A local facial extractor captures fine-grained textures—like pores, wrinkles, and lighting reflections—and integrates them into deeper transformer blocks. This ensures that subtle identity cues are preserved even during complex motions or lighting changes.

Together, these mechanisms form a hierarchical, tuning-free control strategy that transforms a standard pre-trained video DiT (e.g., CogVideoX) into a powerful identity-preserving generator—without additional training per subject.


Key Advantages for Practitioners

✅ No Per-Subject Fine-Tuning

Unlike many identity-preserving approaches that require costly, case-specific retraining, ConsisID works out of the box with any reference image. Simply provide an image and a prompt—you’re ready to generate.

✅ Built on Modern DiT Architectures

ConsisID is compatible with state-of-the-art diffusion transformer frameworks like CogVideoX, enabling seamless integration into existing video generation pipelines. It has also been merged into Hugging Face Diffusers (v0.33+), lowering the barrier to adoption.

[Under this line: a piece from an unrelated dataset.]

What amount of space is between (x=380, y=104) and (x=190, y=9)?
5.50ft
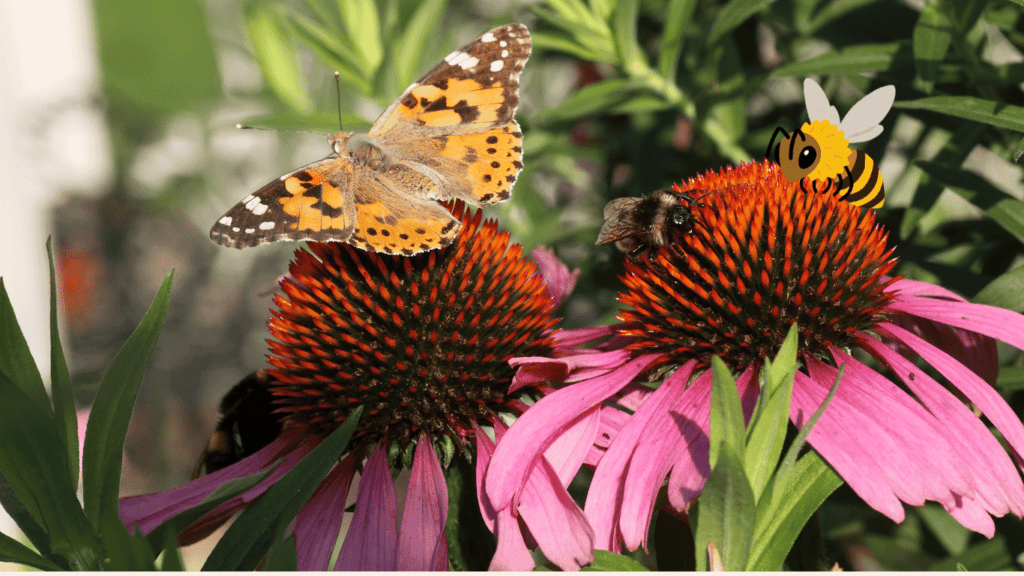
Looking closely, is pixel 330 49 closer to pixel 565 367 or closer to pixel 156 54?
pixel 565 367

✅ High-Quality, Controllable Outputs

Thanks to its dual-path frequency control, ConsisID produces videos where identity remains stable across diverse actions, camera angles, and environmental conditions—critical for professional-grade use cases.


Ideal Use Cases

ConsisID shines in scenarios demanding persistent human identity across dynamic video content:

  • Personalized marketing: Generate product demos featuring real customers or brand ambassadors
  • Virtual avatars: Create consistent digital personas for gaming, VR, or customer service
  • Cinematic prototyping: Visualize storyboards with real actors from a single photo
  • Accessibility tools: Animate sign language or expressive narration using a user’s likeness

Because it requires only one reference image and a text prompt, it dramatically lowers the production overhead compared to traditional CGI or multi-shot video capture.


Getting Started with ConsisID

ConsisID is designed for immediate use with pre-trained weights. Here’s how to begin:

Via Diffusers API (Recommended)

from diffusers import ConsisIDPipeline
# Load models, process face embeddings, and generate
# (See official repo for full code—fully integrated into Diffusers)

Web UI or CLI

  • Launch the Gradio interface with python app.py
  • Run batch inference via python infer.py --model_path ...

Prompt Tips

ConsisID performs best with descriptive, facial-aware prompts that include:

  • Clear action verbs (“walking,” “speaking,” “turning”)
  • Environmental context (“under neon lights,” “on a rainy street”)
  • Subtle facial cues (“smiling gently,” “eyes narrowing in thought”)

A prompt refiner (e.g., using GPT-4o) can enhance results by enriching facial and contextual details.


Practical Limitations and Workarounds

While powerful, ConsisID has realistic constraints that users should consider:

GPU Memory Requirements

Generating a 6-second video (49 frames at 8 FPS, 720×480) requires ~44 GB of GPU memory. For consumer hardware, mitigation strategies include:

  • enable_model_cpu_offload()
  • vae.enable_tiling() and vae.enable_slicing()

These reduce memory to as low as 5–7 GB, though at the cost of slower inference and potential quality degradation.

Hardware-Dependent Reproducibility

Even with fixed seeds, outputs may vary slightly across different machines due to non-deterministic operations in DiT backbones—a known issue in large diffusion models.

Data Availability

Only a subset of the training data is publicly released, limiting full replication of the original training pipeline. However, inference and evaluation code are fully open-sourced.


Summary

ConsisID represents a significant leap toward practical, identity-preserving text-to-video generation. By eliminating the need for per-case fine-tuning and introducing a principled frequency-based control mechanism, it delivers consistent, high-fidelity results that previous methods struggle to match. For developers, researchers, and creative professionals seeking to generate personalized video content at scale, ConsisID offers a robust, open-source solution that’s ready to integrate today.